Pero detrás del lenguaje técnico, lo que hay es miedo. Miedo a que la salud colapse sin ruido, como esas muertes que no salen en los noticieros. Porque cuando cae un hospital, no cae un edificio: cae una comunidad entera. Caen los ancianos, los niños, los partos complicados, los accidentes de moto. En los pueblos donde no hay clínicas privadas ni planes complementarios, el hospital público es la última trinchera. Y si esa trinchera cae, no habrá a dónde ir y muchos de los más pobres, los más necesitados morirán.

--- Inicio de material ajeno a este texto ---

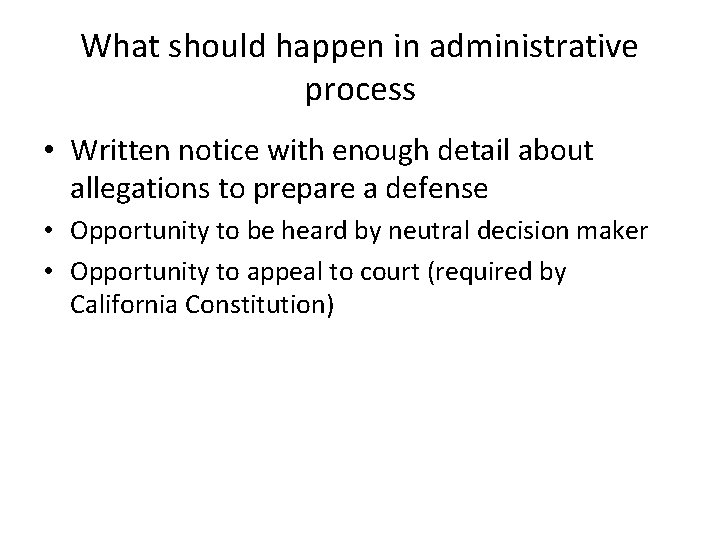 What should happen in administrative process

• Written notice with enough detail about allegations to prepare a defense
• Opportunity to be heard by neutral decision maker
• Opportunity to appeal to court (required by California Constitution)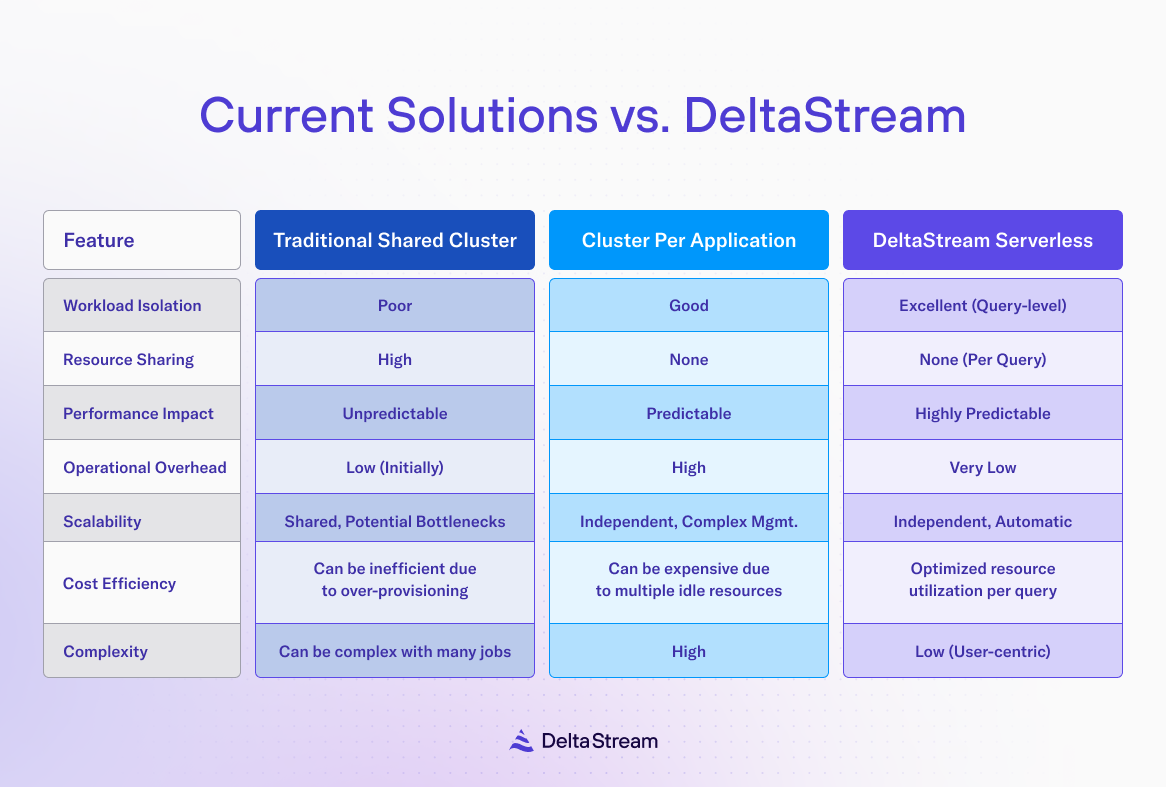 Current Solutions vs. DeltaStream

| Feature | Traditional Shared Cluster | Cluster Per Application | DeltaStream Serverless |
|---|---|---|---|
| Workload Isolation | Poor | Good | Excellent (Query-level) |
| Resource Sharing | High | None | None (Per Query) |
| Performance Impact | Unpredictable | Predictable | Highly Predictable |
| Operational Overhead | Low (Initially) | High | Very Low |
| Scalability | Shared, Potential Bottlenecks | Independent, Complex Mgmt. | Independent, Automatic |
| Cost Efficiency | Can be inefficient due to over-provisioning | Can be expensive due to multiple idle resources | Optimized resource utilization per query |
| Complexity | Can be complex with many jobs | High | Low (User-centric) |

DeltaStream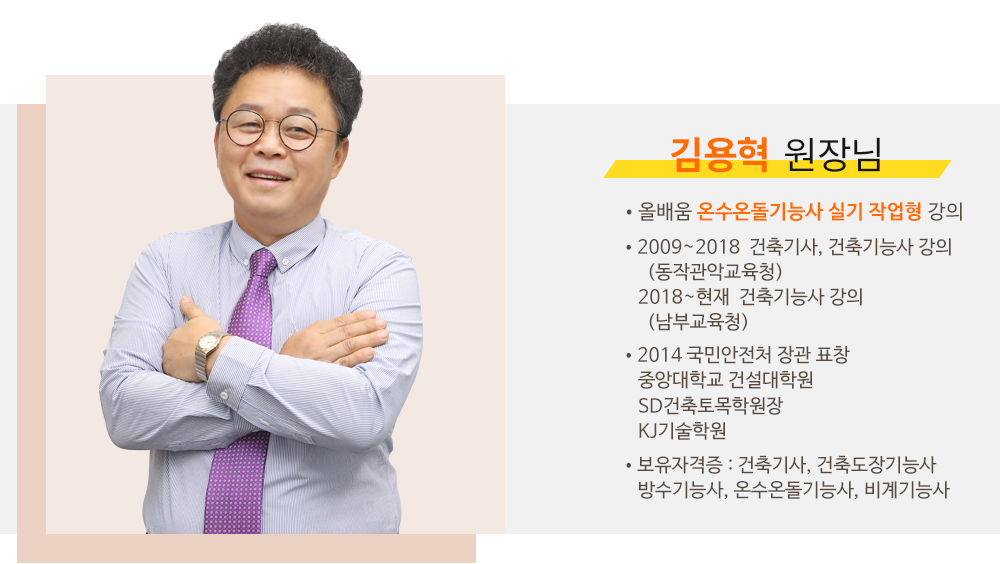 김용혁 원장님

• 올배움 온수온돌기능사 실기 작업형 강의

• 2009~2018 건축기사, 건축기능사 강의 (동작관악교육청)
2018~현재 건축기능사 강의 (남부교육청)

• 2014 국민안전처 장관 표창
중앙대학교 건설대학원
SD건축토목학원장
KJ기술학원

• 보유자격증 : 건축기사, 건축도장기능사
방수기능사, 온수온돌기능사, 비계기능사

Lo trágico es que la crisis no se percibe con la urgencia que merece. Es un derrumbe en cámara lenta. Nadie lo ve del todo porque ocurre lejos: en las regiones. Y las regiones, ya se sabe, duelen menos en los escritorios de Bogotá. Pero un día cualquiera, la falta de oxígeno en un hospital de Putumayo se convertirá en la muerte de un niño. O la espera de una ambulancia en el Guaviare terminará en una pierna amputada que pudo haberse salvado.
"Los hospitales públicos son la columna vertebral del sistema de salud", dicen los gobernadores. Tal vez tengan razón. Pero una columna vertebral rota no sostiene nada. Ni un país, ni un sistema, ni una vida.
Mientras llega la respuesta del ministro Jaramillo y del gobierno que él representa, algún rincón del Chocó, la nevera sigue vacía. Y la enfermera —que ya no sabe si llorar, renunciar o resistir— marca con marcador negro las dosis que le quedan de morfina. Le quedan tres. Y mañana llegará otra urgencia. Siempre llegan. Porque la enfermedad, como la deuda, no espera.